Description[modifier | modifier le code]

Le babiroussa dispose de deux paires de défenses situées sur le museau. Chez le mâle, la paire supérieure est plus développée (jusqu'à 30 cm) et recourbée vers l'arrière jusqu'à pénétrer dans la peau, pouvant provoquer des infections, alors que chez la femelle elle est atrophiée voire inexistante[1].

Comportement[modifier | modifier le code]

Les mâles sont assez solitaires tandis que les femelles vivent en petits troupeaux dans la forêt. Il est surtout actif en matinée et reste à proximité des points d'eau[2]. Très bon nageur, il peut passer d'île en île.

En petits groupes familiaux, ils parcourent les marécages des quelques îles où ils vivent à la recherche de fruits, de jeunes pousses ou de feuilles. Ils n'hésitent pas à nager lorsqu'un bras de mer se présente.

Les babiroussas sont des animaux discrets et timides.
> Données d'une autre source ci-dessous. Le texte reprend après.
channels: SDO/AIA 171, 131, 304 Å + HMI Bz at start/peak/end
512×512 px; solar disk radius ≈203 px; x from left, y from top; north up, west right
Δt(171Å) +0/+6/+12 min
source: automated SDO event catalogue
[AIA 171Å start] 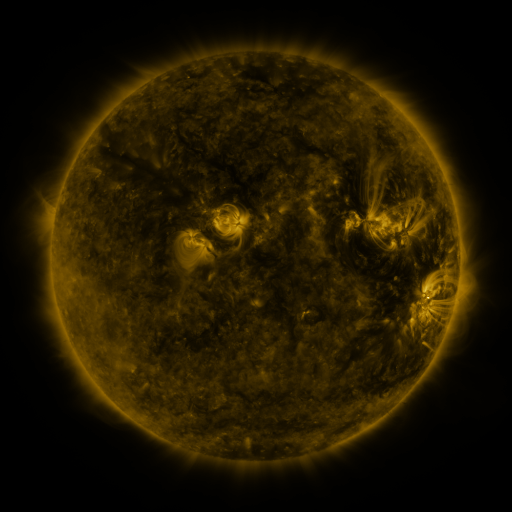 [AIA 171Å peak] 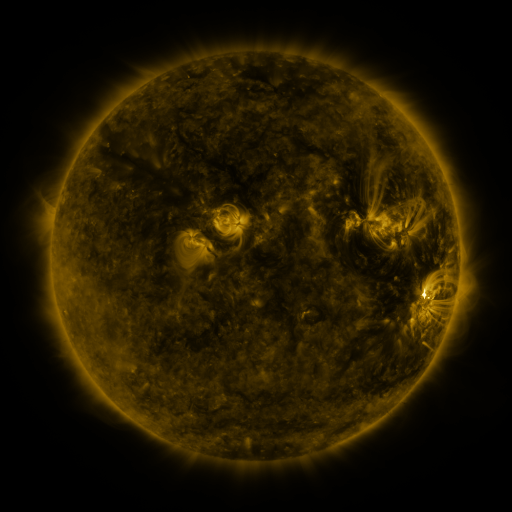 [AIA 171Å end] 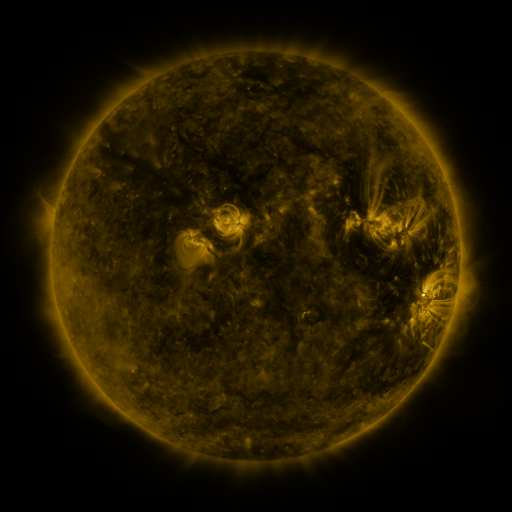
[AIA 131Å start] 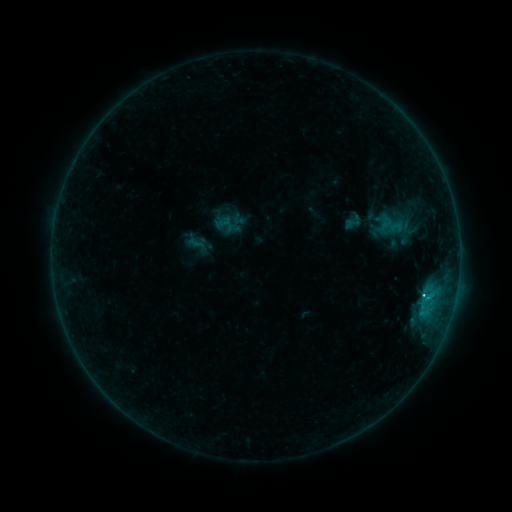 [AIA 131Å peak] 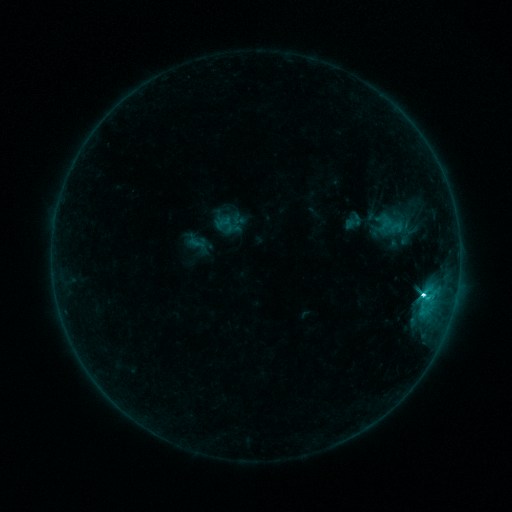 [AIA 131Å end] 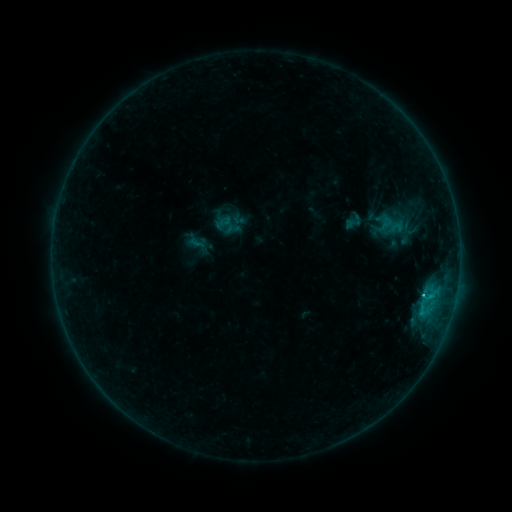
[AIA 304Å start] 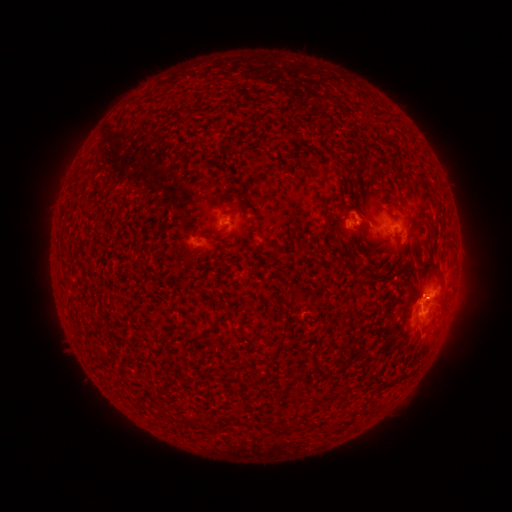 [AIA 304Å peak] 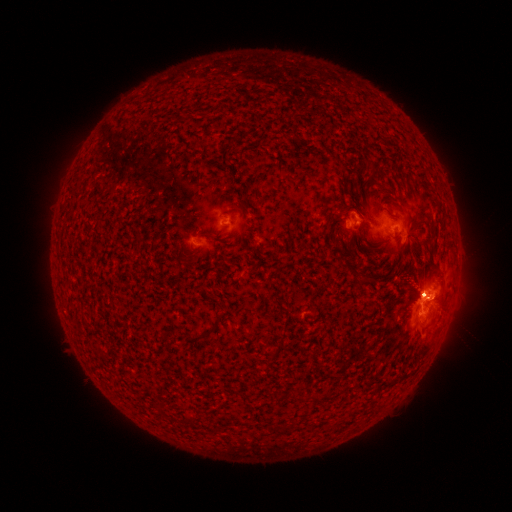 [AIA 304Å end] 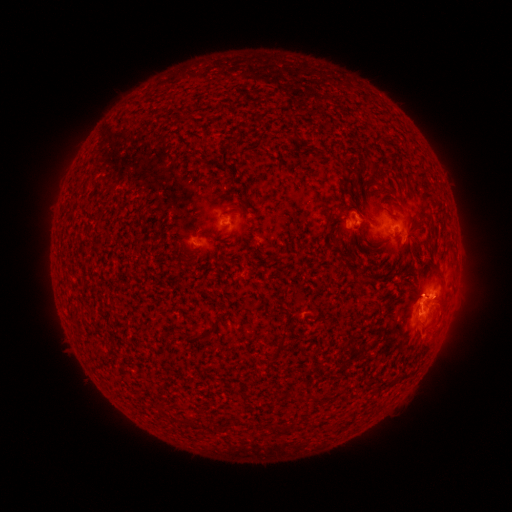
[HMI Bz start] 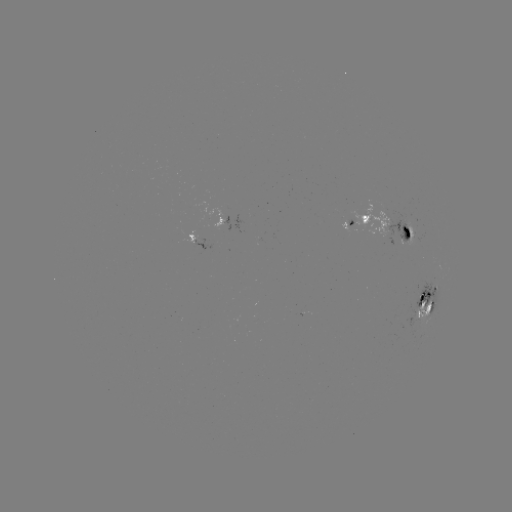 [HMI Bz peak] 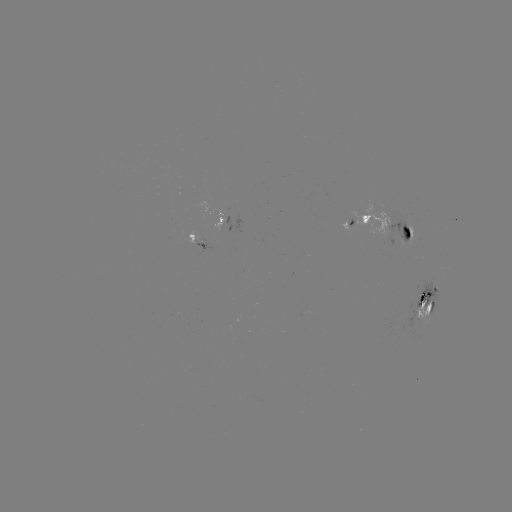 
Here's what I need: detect M1.2 flare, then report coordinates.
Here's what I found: M1.2 flare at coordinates [421, 295].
En permanence sur le qui-vive, ils se dissimulent à la moindre alerte sous la végétation.

Il occupe un terrier composé de boue et de paille[1].
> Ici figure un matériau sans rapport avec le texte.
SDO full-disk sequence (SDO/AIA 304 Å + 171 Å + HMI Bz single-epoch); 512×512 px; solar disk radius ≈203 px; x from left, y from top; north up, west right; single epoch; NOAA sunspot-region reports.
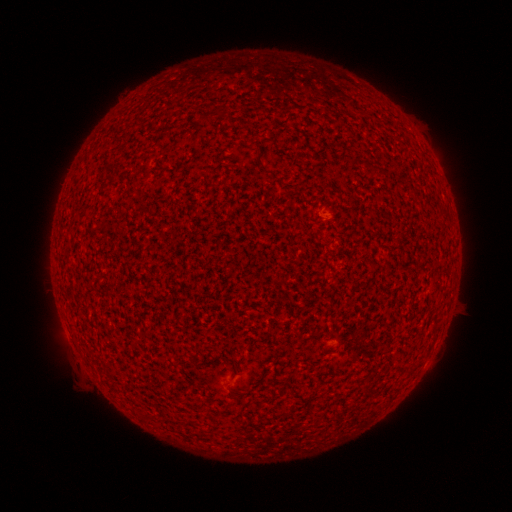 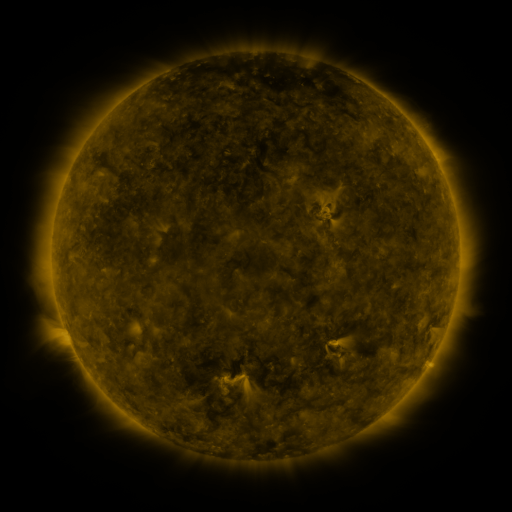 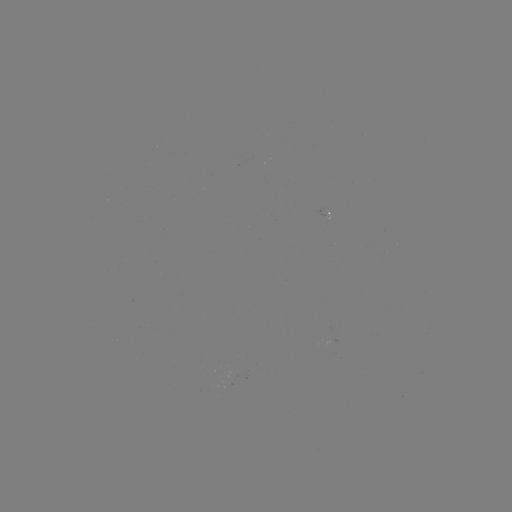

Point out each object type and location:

Son alimentation est composée de fruits, de feuilles, de champignons et de larves d'insectes.

Reproduction[modifier | modifier le code]

Les mâles s'affrontent pour obtenir les faveurs des femelles.

Après une gestation de 153 jours, naissent un ou deux petits qui seront sevrés de 6 à 8 mois plus tard et pourront se reproduire à un an[1].

Le babiroussa peut vivre 24 ans en captivité.

Les femelles mettent bas après cinq mois de gestation environ. Elles ne donnent naissance qu'à un, voire exceptionnellement deux petits. Chose étrange, dans ce cas, les jumeaux sont toujours de même sexe.

Habitat[modifier | modifier le code]

Le babiroussa vit en Indonésie et se répartit entre les îles de Sulawesi, de Buru, de Togian et de Sula[2].

Espèces ou sous-espèces[modifier | modifier le code]

La population totale est estimée à 4000 individus, disséminés sur plusieurs îles. Cette espèce endémique est en voie de disparition, et il est assez rare d'en trouver dans des zoos en France[3]. Il est parfois chassé pour être domestiqué mais surtout pour sa chair.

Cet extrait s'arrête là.